I put so much pressure on myself to prove to the people outside of my immediate friend group, who I was or wasn’t. I simply wish I wouldn’t have cared about any of this, taken the pressure off myself, and just let my guard down from the start.
Instead of having walls up and assuming people thought bad things about me, I wish I would've been more approachable and welcoming to those around me that weren’t in my immediate friend group.
Maybe you can relate to this feeling in some way. Maybe high school feels like the prime time in your life to prove who you are to your peers, good or bad.
Here’s the thing: No one truly cares like you think they do. They probably don’t really care at all. No one looks at you as much as you think they do. Graduation will come and go and a lot of those people you were trying to prove something to, will be gone. It shouldn’t carry the weight we give it.
3. I wish I would've approached showing the love of Jesus in a different way.
I'm sure people in high school knew that I was a Christian. They knew that probably either from hearing me say it or by me simply not participating in certain things.
Neither of those are bad, but I think I could’ve done a better job at just loving others like Jesus. I wish I would’ve approached others with acceptance, humility, and grace, not trying to make it about me or prove anything.

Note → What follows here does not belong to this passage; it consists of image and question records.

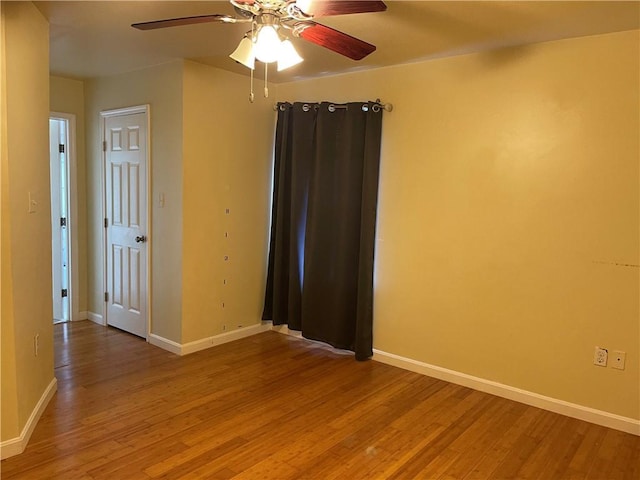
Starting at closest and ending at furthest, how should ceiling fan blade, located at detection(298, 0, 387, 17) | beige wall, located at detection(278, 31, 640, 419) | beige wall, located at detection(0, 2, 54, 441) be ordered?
1. ceiling fan blade, located at detection(298, 0, 387, 17)
2. beige wall, located at detection(0, 2, 54, 441)
3. beige wall, located at detection(278, 31, 640, 419)

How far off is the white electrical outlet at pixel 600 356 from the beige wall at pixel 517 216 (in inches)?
1.5

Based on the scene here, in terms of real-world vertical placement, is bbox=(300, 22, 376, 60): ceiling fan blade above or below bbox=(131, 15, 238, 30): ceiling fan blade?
below

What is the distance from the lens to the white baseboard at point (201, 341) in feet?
13.2

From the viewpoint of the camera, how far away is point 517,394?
3311mm

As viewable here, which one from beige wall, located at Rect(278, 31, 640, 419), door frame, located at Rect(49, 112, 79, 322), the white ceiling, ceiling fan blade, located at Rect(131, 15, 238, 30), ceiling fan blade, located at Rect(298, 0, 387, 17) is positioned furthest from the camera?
door frame, located at Rect(49, 112, 79, 322)

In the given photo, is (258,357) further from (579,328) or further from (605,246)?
(605,246)

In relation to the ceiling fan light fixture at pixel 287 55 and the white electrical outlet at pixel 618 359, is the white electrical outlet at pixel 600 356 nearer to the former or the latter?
the white electrical outlet at pixel 618 359

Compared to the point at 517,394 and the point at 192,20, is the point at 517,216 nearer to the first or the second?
the point at 517,394

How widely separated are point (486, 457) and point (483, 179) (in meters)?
1.77

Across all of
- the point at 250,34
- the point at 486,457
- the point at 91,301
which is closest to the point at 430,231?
the point at 486,457

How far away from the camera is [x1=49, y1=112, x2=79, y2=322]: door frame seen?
467cm

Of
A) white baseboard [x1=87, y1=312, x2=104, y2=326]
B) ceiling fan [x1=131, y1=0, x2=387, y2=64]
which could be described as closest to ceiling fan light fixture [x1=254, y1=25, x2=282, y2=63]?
ceiling fan [x1=131, y1=0, x2=387, y2=64]

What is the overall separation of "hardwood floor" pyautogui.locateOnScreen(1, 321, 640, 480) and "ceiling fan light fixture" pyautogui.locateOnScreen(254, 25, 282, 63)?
1.97 meters

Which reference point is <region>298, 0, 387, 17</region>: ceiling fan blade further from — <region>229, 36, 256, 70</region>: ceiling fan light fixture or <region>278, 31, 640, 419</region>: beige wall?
<region>278, 31, 640, 419</region>: beige wall
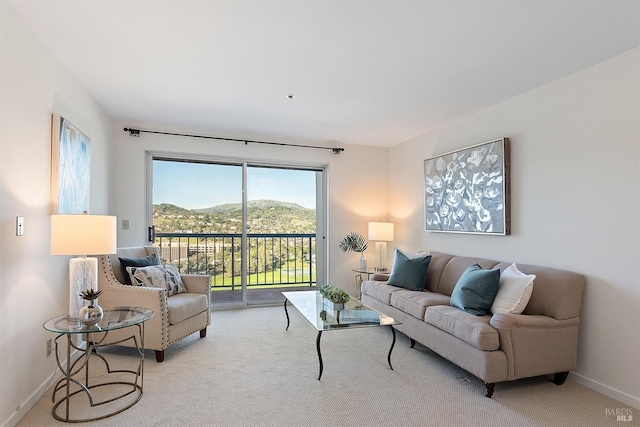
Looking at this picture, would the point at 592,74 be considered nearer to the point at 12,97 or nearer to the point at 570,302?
the point at 570,302

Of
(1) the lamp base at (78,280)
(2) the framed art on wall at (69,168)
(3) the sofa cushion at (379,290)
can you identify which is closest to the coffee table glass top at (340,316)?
(3) the sofa cushion at (379,290)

It’s hard to say this, but I look back at my time in high school and can see how I could've come off as a slightly snoody, by the book type of Christian. I can see how people could've felt intimidated by me or judged by me just by how I carried myself, and looking back I hate that. That was never my intention, but more importantly, that didn't show Jesus’ love.
Looking back I know I could've done it all a little better. You live and you learn. That's life. That’s the beauty of the Lord though. He graciously shows us things that we can learn and grow from and we are not defined by our past mistakes or shortcomings.
I hope that there is something out of these 3 things that you might consider as you go into this new school year. If you’re out of school, maybe there's something to consider in your everyday life. I am by no means perfect. Thank the Lord I am continually growing and learning just like the rest of us!